Kategori: Aile Danışmanlığı

  • Bu gün, Çocuğunuza bir hediye verin onunla oyun oynayın…

    Yoğun iş temposu içinde zamanın nasıl akıp gittiğini anlamıyoruz bile…Bir bakıyoruz ki çocuklarımız büyümüş, zaten mevcut eğitim sisteminin içinde şunun şurasında çocukların çocukluklarını yaşayabilmesi için sadece 7-11 seneleri var. Neden 7 dedim, çünkü 1. sınıfta bile inanılmaz derecede ödev ve test stresi altında çocuklar. Eğer biraz insaflı iseniz çocuğunuzun ilk okul döneminde , yani ergenliğe girmeden çocukluğunu yaşamasına müsaade etmiş olursunuz…
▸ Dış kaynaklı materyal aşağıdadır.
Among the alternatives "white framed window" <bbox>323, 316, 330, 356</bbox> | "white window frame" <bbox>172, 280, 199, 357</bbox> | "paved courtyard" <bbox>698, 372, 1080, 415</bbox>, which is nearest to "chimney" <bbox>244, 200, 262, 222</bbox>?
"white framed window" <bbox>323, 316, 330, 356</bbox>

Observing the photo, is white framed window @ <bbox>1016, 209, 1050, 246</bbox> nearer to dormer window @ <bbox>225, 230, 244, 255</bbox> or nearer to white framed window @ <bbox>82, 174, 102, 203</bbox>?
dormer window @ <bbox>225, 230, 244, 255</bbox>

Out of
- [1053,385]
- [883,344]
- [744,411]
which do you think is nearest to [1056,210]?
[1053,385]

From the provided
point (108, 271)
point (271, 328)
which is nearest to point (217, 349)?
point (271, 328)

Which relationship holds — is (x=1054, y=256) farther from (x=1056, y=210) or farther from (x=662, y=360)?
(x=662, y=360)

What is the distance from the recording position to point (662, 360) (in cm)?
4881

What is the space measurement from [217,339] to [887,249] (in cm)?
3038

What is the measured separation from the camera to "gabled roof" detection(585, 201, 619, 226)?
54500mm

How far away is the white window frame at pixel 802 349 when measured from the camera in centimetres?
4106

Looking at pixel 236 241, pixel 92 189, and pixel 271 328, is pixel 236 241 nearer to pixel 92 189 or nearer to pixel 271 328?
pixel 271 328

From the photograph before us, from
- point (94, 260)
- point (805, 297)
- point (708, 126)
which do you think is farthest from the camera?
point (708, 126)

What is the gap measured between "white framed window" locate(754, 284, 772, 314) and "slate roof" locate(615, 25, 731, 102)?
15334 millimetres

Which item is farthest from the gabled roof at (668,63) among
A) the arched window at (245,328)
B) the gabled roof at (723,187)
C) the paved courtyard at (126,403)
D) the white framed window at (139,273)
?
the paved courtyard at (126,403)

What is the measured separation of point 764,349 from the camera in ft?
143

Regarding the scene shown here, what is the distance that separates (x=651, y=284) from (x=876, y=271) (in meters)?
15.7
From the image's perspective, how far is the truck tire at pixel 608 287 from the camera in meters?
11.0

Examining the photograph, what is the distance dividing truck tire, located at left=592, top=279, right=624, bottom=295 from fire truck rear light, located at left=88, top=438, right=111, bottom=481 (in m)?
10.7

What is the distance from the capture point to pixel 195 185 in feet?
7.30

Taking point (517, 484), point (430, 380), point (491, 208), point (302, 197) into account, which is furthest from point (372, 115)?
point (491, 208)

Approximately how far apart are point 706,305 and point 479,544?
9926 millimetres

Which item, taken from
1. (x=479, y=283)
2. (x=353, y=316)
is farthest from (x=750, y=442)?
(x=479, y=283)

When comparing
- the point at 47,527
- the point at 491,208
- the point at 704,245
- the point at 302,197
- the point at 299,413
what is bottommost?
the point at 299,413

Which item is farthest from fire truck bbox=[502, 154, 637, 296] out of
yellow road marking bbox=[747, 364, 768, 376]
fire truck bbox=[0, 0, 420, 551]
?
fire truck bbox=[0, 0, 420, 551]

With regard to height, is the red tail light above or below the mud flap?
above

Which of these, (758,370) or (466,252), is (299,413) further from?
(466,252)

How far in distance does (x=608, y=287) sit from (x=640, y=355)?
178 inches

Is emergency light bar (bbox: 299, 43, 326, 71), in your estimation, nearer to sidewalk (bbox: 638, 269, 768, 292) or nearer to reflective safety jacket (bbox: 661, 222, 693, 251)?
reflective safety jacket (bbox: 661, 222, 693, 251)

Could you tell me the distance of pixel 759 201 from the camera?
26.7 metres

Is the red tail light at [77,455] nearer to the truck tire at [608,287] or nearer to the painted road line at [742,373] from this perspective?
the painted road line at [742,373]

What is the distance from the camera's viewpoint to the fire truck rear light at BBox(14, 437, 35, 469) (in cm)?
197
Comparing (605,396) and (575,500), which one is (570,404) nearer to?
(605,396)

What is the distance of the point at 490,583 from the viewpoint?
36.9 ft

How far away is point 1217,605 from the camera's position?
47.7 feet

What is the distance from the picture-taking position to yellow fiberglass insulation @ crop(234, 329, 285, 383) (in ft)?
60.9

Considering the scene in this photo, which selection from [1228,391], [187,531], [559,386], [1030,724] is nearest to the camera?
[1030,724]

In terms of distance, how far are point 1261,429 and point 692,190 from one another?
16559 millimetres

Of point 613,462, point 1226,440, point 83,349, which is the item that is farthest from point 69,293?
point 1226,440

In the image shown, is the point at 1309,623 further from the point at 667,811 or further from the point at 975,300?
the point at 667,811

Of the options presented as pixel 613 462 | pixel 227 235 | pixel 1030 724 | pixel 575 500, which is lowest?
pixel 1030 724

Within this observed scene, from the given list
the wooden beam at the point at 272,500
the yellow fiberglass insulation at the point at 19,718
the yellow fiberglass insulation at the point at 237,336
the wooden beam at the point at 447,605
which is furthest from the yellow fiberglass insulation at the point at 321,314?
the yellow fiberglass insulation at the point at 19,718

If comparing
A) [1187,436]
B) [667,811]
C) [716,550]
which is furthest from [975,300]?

    6-9  yaş arasında  erkek çocuğu olan babalara soruyorum, oğlunuzla ne yapıyorsunuz diye; , birlikte oynadığınız ve en sevdiğiniz oyun hangisi ?  Maalesef çocuğumla oyun oynuyorum diyen hiç kimse çıkmıyor, o halde ona tavla oynamayı öğrettiniz mi? Haftanın bir günü bile olsa aşağıda arkadaşlarıyla top oynuyor musunuz? Ya da birlikte araba yıkamaya, bisiklete binmeye gidiyor musunuz? Evde küçük tamirat işleri yapıyor musunuz? Hiç biri mi? Monopoly, tabu, şans yolu, tombala ? Ne bileyim mutlaka bir şeyler olmalı diye, %80 aldığım cevaplar, ders çalışıyoruz, kursa götürüyorum veya televizyon izliyoruz. Nadiren de birlikte bilgisayarda  oynuyoruz.

    Peki kız çocuğu olanlara soruyorum? Evde kızınızla ne oynuyorsunuz diye, evcilik, kuaförcülük, restorancılık tarihe karışmış, holilop çevirmek, aşağıda arkadaşlarıyla birlikte yakar top oynamak hiç yok. Birlikte kurabiye yapıyor musunuz? Kek pişirmeyi öğrendi mi? En azından bulguru önüne döküp kısır yaptırıyormusunuz?  Kızınızla evde ders dışında ne paylaşıyorsunuz?

    Anlıyorum ki, çocuklar yalnızlaşıyor, öncelikle koskoca evlerinde… Evlerin oda sayısı arttıkça , salonlar şıklaşıp,  lüksleştikçe, şşşşttt!!!, Evde yapma !!!! Evde oynama !!! gibi sözcükler de artıyor. Otur ders çalış, boş vaktinde test çöz!!! Ama oyun oyna diyen yok, beraber oyun oynayalım diyen hiç yok!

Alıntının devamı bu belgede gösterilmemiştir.